The specialty pharmaceutical company, Concordia Healthcare Corporation, has agreed to acquire substantially all of the commercial assets of privately held Covis Pharma S.à.r.l and Covis Injectables, S.à.r.l  for $1.2 billion in cash. Covis is a provider of branded and authorized generic products. Covis Pharma S.à.r.l. and Covis Injectables S.à r.l. are subsidiaries of Covis Pharma Holdings S.à r.l., which is headquartered in Zug, Switzerland.

The Covis drug portfolio being acquired consists of 18 branded and authorized generic products and injectables. Key products are Nilandron (nilutamide), for treating metastatic prostate cancer; Dibenzyline (phenoxybenzamine) for treating pheochromocytoma; Lanoxin (digoxin) for treating mild-to-moderate heart failure and atrial fibrillation; and Plaquenil (hydroxychloroquine) for treating lupus and rheumatoid arthritis.

Concordia is focused on legacy pharmaceutical products, orphan drugs, and medical devices for the diabetic population.
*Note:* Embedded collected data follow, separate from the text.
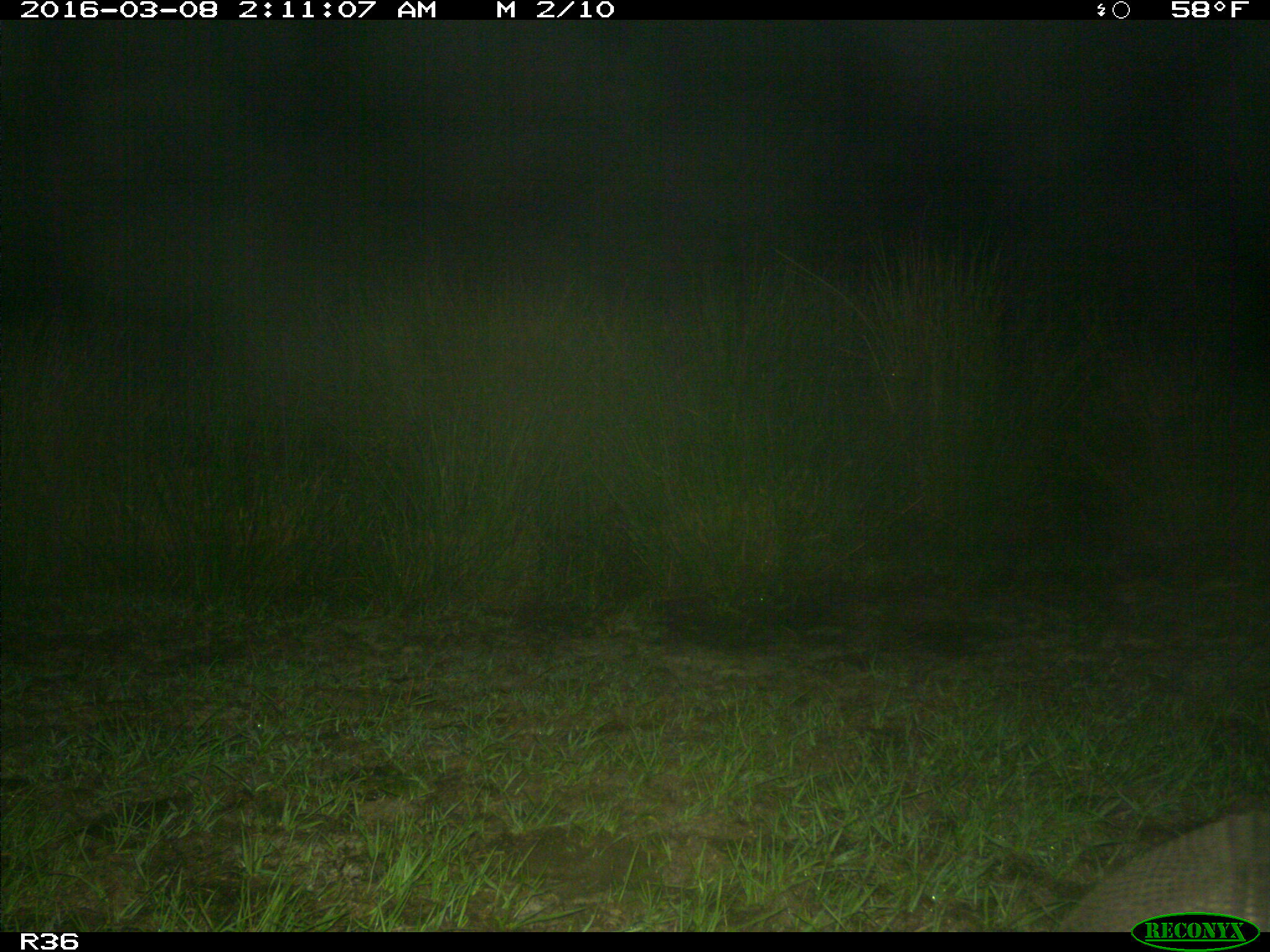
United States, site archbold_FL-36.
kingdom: Animalia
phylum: Chordata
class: Mammalia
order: Cingulata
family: Dasypodidae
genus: Dasypus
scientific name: Dasypus novemcinctus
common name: nine-banded armadillo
Concordia's legacy pharmaceutical division, Concordia Pharmaceuticals Inc., consists of the following products: ADHD-treatment Kapvay (clonidine extended-release tablets), head-lice treatment Ulesfia (benzyl alcohol) Lotion, asthma-related medication Orapred ODT (prednisolone sodium phosphate orally disintegrating tablets), irritable bowel syndrome treatment Donnatal (belladonna alkaloids, phenobarbital), and Zonegran (zonisamide) for treatment of partial seizures in adults with epilepsy. Concordia's specialty healthcare distribution division, Complete Medical Homecare, distributes medical supplies targeting diabetes and related conditions. Concordia's orphan drugs division, Concordia Laboratories Inc., manufactures Photofrin, which is marketed by Pinnacle Biologics, Inc. in the United States. Concordia operates facilities in Oakville, Ontario; Bridgetown, Barbados; Kansas City, Missouri; Chicago, Illinois and Charlottesville, Virginia.

The board of directors of both companies have approved the acquisition The deal is expected to close in the second quarter of 2015.

following the close of the deal, Concordia expects to recognize immediate synergies of approximately $20 million relating to the elimination of redundant distribution and general and administrative expenses.